→ **REQUESTS**
[a] Translate this sentence from the positional encoding repository page into Spanish: "Our evaluation encompasses a battery of reasoning and mathematical tasks."
[b] Proceed with the positional encoding repository page below, writing on from its final line.

→ **TEXT SECTION**
---------------
Giter Site home page Giter Site logo

dali-dl / length-generalization Goto Github PK

View Code? Open in Web Editor NEW

This project forked from mcgill-nlp/length-generalization

0.0 0.0 0.0 115.08 MB

Code for the paper "The Impact of Positional Encoding on Length Generalization in Transformers", NeurIPS 2023

License: MIT License

Shell 0.97% Python 18.27% Jupyter Notebook 79.93% Jsonnet 0.83%

length-generalization's Introduction

The Impact of Positional Encoding on Length Generalization in Transformers

Paper:

https://arxiv.org/abs/2305.19466

Abstract:

Length generalization, the ability to generalize from small training context sizes to larger ones, is a critical challenge in the development of Transformer-based language models. Positional encoding (PE) has been identified as a major factor influencing length generalization, but the exact impact of different PE schemes on extrapolation in downstream tasks remains unclear. In this paper, we conduct a systematic empirical study comparing the length generalization performance of decoder-only Transformers with five different position encoding approaches including Absolute Position Embedding (APE), T5's Relative PE, ALiBi, and Rotary, in addition to Transformers without positional encoding (NoPE). Our evaluation encompasses a battery of reasoning and mathematical tasks. Our findings reveal that the most commonly used positional encoding methods, such as ALiBi, Rotary, and APE, are not well suited for length generalization in downstream tasks. More importantly, NoPE outperforms other explicit positional encoding methods while requiring no additional computation. We theoretically demonstrate that NoPE can represent both absolute and relative PEs, but when trained with SGD, it mostly resembles T5's relative PE attention patterns. Finally, we find that scratchpad is not always helpful to solve length generalization and its format highly impacts the model's performance. Overall, our work suggests that explicit position embeddings are not essential for decoder-only Transformers to generalize well to longer sequences.

Updates

  • (Sept 22) Paper got accepted at NeurIPS 2023.

Quick Start

This section provides a quick start guide to use the codebase.

Install the required packages:

We provide two options to prepare the environment.
---------------
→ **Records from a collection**
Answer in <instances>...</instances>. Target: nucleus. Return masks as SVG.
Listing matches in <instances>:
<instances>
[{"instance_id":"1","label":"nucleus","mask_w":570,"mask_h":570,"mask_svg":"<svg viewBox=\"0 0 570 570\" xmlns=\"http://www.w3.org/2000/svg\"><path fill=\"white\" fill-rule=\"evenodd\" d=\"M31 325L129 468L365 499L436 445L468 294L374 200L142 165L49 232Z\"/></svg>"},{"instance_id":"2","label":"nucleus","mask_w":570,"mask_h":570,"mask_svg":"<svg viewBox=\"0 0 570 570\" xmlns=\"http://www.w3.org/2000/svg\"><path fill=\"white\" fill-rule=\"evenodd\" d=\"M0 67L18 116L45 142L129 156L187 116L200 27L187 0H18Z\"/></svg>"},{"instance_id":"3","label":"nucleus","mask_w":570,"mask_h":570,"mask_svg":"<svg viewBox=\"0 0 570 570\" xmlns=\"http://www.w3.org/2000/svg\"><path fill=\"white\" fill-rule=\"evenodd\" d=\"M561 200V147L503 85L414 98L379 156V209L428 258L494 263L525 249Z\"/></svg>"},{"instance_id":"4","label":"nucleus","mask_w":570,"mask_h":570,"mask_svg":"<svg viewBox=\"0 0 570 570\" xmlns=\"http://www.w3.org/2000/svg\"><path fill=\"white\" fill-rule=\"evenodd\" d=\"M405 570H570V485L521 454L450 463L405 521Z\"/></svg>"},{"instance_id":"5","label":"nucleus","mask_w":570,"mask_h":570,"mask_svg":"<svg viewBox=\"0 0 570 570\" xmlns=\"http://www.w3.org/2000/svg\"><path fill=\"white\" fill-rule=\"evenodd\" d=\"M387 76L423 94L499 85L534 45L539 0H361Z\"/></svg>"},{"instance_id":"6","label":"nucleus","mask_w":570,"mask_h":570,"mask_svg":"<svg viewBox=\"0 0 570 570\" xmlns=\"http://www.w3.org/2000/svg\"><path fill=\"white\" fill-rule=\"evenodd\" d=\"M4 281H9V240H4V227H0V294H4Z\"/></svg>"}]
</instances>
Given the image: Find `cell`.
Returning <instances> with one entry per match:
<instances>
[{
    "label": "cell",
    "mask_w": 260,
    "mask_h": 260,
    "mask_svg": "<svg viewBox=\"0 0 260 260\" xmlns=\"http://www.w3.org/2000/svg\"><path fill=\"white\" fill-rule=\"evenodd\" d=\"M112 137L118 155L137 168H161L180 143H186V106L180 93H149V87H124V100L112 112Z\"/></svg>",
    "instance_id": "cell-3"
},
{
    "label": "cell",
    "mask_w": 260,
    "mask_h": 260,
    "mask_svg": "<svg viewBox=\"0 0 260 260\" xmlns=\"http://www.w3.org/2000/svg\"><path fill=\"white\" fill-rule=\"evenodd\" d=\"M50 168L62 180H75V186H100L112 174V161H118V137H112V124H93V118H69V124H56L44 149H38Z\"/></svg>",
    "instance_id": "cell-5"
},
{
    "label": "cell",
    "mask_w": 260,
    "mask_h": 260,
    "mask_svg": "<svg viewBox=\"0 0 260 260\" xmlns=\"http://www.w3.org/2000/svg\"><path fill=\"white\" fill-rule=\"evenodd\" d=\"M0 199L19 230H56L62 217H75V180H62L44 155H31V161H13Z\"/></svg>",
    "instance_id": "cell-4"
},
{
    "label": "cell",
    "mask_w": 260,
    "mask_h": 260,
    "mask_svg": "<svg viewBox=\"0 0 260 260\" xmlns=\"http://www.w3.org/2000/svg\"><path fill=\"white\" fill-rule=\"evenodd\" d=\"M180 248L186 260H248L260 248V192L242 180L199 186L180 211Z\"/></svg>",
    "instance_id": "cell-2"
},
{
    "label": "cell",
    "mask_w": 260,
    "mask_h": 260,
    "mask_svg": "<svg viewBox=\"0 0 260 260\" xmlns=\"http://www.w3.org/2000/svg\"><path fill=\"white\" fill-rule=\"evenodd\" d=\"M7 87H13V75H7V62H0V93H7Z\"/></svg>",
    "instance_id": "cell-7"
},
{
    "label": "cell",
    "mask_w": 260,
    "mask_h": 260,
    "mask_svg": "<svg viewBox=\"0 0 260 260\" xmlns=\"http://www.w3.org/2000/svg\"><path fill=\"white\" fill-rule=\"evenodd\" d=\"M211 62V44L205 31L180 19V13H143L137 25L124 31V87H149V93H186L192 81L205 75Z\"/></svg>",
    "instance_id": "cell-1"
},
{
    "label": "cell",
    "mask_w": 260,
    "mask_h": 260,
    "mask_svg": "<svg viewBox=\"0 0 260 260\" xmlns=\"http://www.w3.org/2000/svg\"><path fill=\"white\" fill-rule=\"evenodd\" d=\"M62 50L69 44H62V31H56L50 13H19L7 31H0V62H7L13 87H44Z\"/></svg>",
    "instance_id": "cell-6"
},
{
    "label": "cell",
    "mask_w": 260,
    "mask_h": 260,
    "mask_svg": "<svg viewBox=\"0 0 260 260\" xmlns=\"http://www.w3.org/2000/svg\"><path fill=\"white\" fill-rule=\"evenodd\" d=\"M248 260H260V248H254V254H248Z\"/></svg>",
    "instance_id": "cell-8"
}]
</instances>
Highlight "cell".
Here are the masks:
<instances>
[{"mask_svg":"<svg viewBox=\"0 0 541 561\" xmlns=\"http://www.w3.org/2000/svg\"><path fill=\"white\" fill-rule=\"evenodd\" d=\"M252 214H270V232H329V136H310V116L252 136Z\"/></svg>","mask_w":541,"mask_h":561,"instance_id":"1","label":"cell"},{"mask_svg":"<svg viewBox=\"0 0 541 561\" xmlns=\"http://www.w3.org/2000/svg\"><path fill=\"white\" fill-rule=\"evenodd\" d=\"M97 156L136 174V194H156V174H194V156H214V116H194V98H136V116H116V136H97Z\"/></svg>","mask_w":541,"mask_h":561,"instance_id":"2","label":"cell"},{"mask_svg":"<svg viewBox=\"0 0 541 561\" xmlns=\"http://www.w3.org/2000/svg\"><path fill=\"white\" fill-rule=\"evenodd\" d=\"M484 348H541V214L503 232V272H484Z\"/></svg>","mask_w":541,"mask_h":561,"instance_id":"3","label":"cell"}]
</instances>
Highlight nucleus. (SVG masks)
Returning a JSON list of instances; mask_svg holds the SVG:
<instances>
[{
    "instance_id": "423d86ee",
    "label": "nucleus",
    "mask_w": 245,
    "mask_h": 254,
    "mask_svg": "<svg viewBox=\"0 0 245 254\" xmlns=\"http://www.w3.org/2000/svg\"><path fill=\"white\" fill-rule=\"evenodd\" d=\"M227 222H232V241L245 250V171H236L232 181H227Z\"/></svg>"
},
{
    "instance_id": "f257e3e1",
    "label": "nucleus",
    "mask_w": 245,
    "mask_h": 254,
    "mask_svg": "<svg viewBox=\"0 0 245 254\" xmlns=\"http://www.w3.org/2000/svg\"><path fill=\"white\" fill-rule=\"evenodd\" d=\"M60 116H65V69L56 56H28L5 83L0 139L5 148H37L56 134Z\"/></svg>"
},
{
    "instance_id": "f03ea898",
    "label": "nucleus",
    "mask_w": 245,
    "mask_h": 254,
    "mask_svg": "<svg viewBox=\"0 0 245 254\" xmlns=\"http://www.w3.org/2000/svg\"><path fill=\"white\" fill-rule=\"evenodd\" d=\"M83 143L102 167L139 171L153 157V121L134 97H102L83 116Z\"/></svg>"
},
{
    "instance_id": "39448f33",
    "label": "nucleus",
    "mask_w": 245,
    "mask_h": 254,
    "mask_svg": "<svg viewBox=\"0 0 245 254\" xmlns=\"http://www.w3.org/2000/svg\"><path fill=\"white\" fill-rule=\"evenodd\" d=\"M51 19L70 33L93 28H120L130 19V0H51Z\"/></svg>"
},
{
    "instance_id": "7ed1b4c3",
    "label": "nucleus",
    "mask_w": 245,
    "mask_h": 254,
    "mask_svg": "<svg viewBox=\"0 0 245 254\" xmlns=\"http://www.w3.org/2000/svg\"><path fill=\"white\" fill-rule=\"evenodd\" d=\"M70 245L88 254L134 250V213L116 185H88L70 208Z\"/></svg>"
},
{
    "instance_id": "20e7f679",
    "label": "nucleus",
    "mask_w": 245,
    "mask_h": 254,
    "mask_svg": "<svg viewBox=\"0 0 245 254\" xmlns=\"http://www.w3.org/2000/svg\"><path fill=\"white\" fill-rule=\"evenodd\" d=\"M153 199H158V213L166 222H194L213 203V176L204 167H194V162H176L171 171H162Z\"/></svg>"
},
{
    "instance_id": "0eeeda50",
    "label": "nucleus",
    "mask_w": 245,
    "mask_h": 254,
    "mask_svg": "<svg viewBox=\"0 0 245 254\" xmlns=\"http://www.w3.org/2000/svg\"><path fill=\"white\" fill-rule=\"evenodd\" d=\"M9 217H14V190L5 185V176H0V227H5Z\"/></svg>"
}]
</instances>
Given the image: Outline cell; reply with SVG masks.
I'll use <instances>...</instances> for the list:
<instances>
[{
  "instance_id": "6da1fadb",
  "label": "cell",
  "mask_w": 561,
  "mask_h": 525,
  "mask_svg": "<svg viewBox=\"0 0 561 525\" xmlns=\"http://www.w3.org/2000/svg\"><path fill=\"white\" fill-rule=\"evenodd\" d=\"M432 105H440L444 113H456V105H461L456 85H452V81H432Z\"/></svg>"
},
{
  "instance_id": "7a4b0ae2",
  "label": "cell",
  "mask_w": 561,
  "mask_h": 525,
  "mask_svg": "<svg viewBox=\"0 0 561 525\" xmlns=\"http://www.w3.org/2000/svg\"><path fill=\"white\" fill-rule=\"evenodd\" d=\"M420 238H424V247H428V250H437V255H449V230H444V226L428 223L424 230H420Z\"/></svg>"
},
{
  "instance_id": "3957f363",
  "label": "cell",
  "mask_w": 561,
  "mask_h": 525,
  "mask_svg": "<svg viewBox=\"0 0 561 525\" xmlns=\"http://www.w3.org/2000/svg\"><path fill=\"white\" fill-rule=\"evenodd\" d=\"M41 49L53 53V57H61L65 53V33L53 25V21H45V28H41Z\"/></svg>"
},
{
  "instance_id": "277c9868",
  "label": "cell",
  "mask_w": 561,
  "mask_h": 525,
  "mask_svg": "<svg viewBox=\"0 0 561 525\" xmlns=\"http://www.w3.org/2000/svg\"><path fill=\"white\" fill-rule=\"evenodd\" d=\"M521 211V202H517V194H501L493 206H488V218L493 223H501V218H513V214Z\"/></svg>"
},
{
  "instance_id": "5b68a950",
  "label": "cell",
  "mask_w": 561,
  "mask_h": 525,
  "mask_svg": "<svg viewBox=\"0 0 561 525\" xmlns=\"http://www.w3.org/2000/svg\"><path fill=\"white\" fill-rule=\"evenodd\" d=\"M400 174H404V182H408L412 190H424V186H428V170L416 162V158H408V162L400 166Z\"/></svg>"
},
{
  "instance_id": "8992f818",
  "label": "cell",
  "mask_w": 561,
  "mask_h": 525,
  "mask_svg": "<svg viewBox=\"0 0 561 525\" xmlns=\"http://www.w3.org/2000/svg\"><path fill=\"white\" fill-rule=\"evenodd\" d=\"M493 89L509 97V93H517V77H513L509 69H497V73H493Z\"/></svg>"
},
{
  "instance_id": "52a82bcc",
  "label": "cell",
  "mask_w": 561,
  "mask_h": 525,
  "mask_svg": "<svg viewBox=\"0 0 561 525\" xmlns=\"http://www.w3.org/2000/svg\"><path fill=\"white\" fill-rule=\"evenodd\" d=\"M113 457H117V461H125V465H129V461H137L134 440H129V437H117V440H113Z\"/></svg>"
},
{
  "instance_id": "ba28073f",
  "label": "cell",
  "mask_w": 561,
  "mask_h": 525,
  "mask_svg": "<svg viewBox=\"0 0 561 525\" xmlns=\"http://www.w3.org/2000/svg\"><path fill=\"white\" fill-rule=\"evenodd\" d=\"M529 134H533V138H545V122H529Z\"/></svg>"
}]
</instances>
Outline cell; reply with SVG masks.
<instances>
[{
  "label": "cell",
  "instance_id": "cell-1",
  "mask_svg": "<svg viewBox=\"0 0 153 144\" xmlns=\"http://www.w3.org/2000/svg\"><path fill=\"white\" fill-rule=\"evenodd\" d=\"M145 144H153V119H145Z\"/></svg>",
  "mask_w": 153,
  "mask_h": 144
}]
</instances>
---------------
→ **OUTPUTS IN ORDER**
[a] Nuestra evaluación abarca una batería de tareas de razonamiento y matemáticas.

[b]
  1. Using conda (install from environment.yml):
conda env create -f environment.yml
conda activate pt_v7
  1. Using the singularity container:
singularity pull library://kzmnjd/deeplr/pt:v7

Download the data

chmod a+x scripts/download_and_prepare_datasets.sh
./scripts/download_and_prepare_datasets.sh

Create the experiment script

The following script provides a full training and evaluation scenario for training the model on a given dataset.

Use run.sh.template to create an experiment for different datasets and models.

cp run.sh.template run.sh

Edit the run.sh file to set the required parameters.

#!/bin/bash

set -e


#-------------------- EDIT THIS PART --------------------#
PE=pe_abs_sin # Select from pe_none, pe_t5, pe_alibi, pe_rotary, pe_abs_sin
DS=scan # See data/ for available datasets
export APP_DS_SPLIT=mdlen_tr25_ts48 # See data/$DS for available splits
export WANDB_ENTITY="<YOUR_WANDB_ENTITY>"
#-------------------- EDIT THIS PART --------------------#


export WANDB_RUN_GROUP="SW-t5_dec_base_${PE}_scan_sweep___data-${DS}-${APP_DS_SPLIT}"
export WANDB_TAGS="classic,classic_${DS}"
export WANDB_PROJECT="len_gen"

RUN_ID_PREFIX="run__${DS}__${PE}"

CONFIGS_STR="configs/t5_dec_base.jsonnet,\
configs/models/${PE}.jsonnet,\
configs/data/${DS}.jsonnet,\
configs/sweep.jsonnet,\
configs/hp_base.jsonnet,\
configs/final.jsonnet"

SEEDS="256788 234054 146317"

for SEED in $SEEDS; do
  export APP_DIRECTORY="experiments/${WANDB_RUN_GROUP}"
  export APP_EXPERIMENT_NAME="seed_${SEED}"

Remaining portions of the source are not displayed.